The second ethical concern involved the possibility of inadvertently being complicit in harming women if the men who enrolled in our study did not adopt the recommended HIV risk-mitigating strategies proposed in our intervention. HIV disproportionately affects women and girls due to both biological reasons and women’s unequal cultural, social and economic status as described above (19). Ethics reviews of the protocol observed that the risks of the intervention to the female partner could not be predicted because the male uptake of HIV treatment and prevention strategies was unknown: indeed, understanding their uptake was the research question. This intervention was proposed early in the days of the scientific understanding that undetectable HIV-RNA means that the virus is not transmittable (U=U). The concerns were that teaching about U=U as one prevention strategy might lead to risk compensation. Furthermore, if the female partner was living with HIV, then she should access ART and suppress HIV RNA before trying to conceive a child; by not requiring her participation, there was a risk that she would not test and know her status.

How Did We Address These Ethical Concerns?

We outline here how the research team conceived of our ethical responsibility in light of the ethical and clinical standards at the time and describe how concerns were addressed.

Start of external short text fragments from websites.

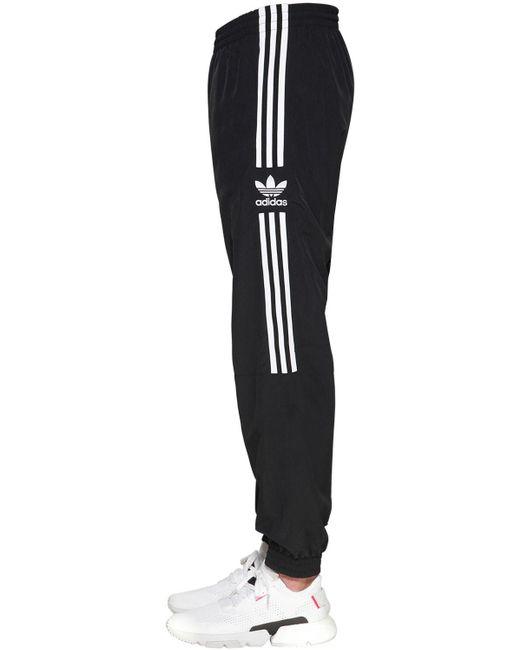 pantaloni a zampa adidas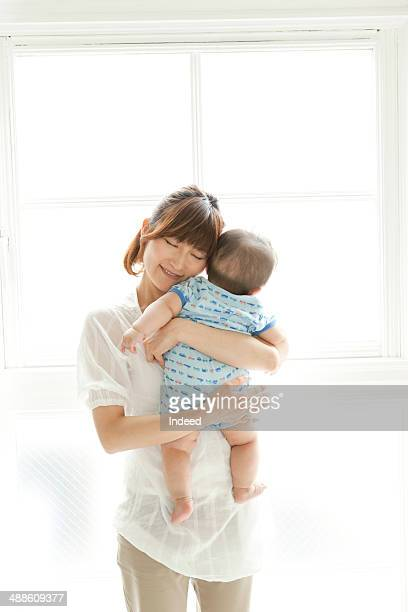 Mother hugging baby boy by window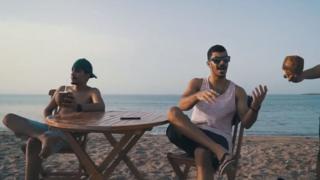 Omani entertainer Hanood relaxes on a beach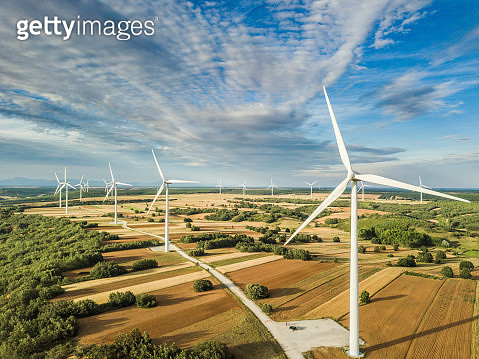 View of wind generators over cultivated land. - gettyimageskorea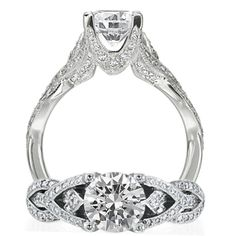 Masterwork diamond engagement ring featuring a prong set round cut centerstone with micropavé v design on the undergallery.  Beautifully finishing this piece is the micropavé interlocking criss cross design that adorns the shank.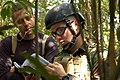 US Navy 050312-N-5781F-009 Aviation Ordnanceman 1st Class Brian Fitzgerald, right, assigned to Explosive Ordnance Disposal Mobile Unit Five (EODMU-5), assesses the type of explosive booby trap he has to disarm during jungle war.jpg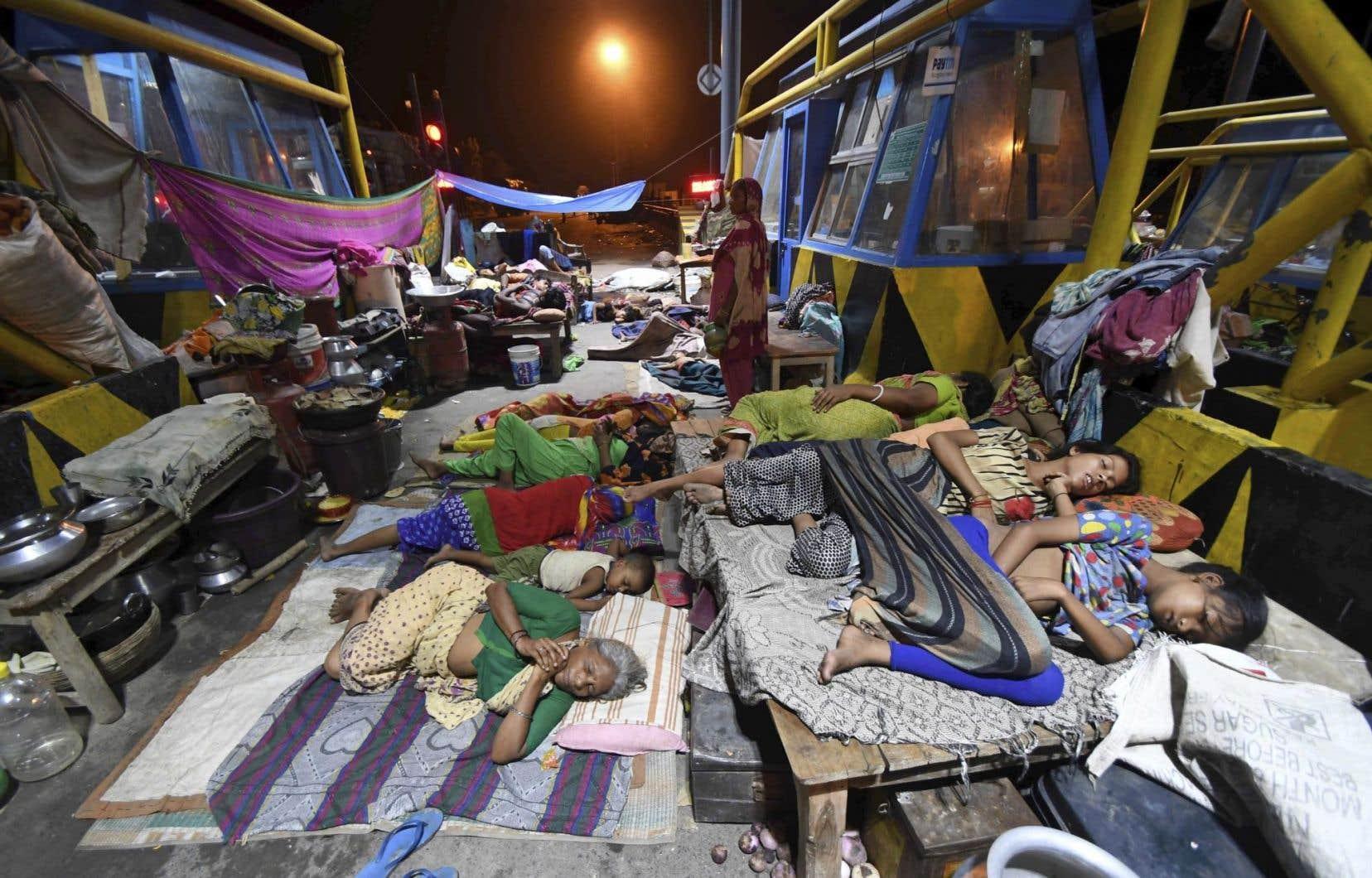 Des personnes rescapées des inondations dorment près d'un poste de péage routier dans le district d'Araria, dans l'État indien de Bihar.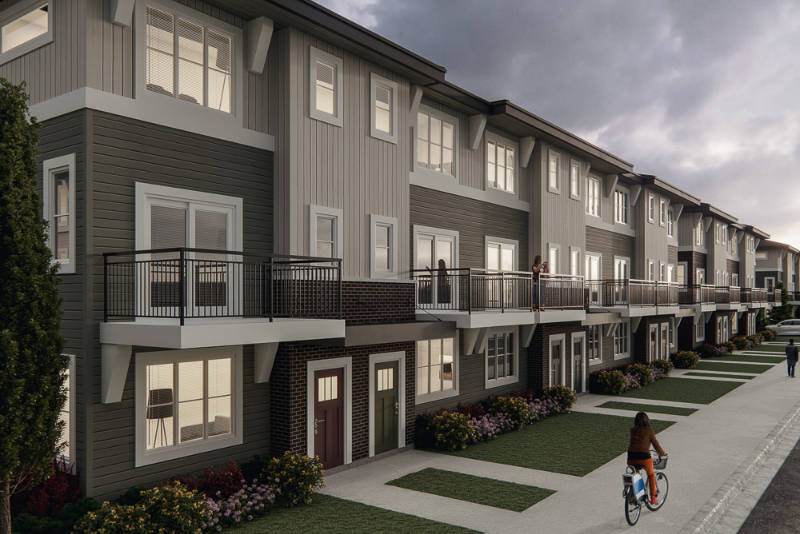 side street view of the yorke townhome's exterior with cyclist on sidewalk.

Couples-based interventions in South Africa have had limited success as a result of low levels of couple involvement and recruitment, lack of environments that are welcoming to couples and men, or unwillingness to disclose HIV serostatus (25,26). In our formative work in this community, we attempted to reach male partners through partner referrals from 209 pregnant women, but only one man was recruited (17). The content of our intervention was designed to support men to recognize that having a healthy baby would require working with the female partner. We supported men’s communication skills development and evaluated how their traditional decision-making dominance might change over time (17,24). Thus, we worked with men to support them in engaging their partners. Our preliminary data suggested that limiting our intervention to men in mutually-disclosed partnerships would limit reach and thus fail to offer HIV prevention strategies to a large proportion of the target population (MLWH not yet virally suppressed). In the absence of our intervention, the autonomy of women would remain circumscribed and their health would continue to be affected by being partnered with a man living with HIV without virologic suppression. Based on our formative work, we felt there was contextual equipoise to ask if a male-centered intervention could promote positive outcomes such as HIV-RNA suppression and partner disclosure.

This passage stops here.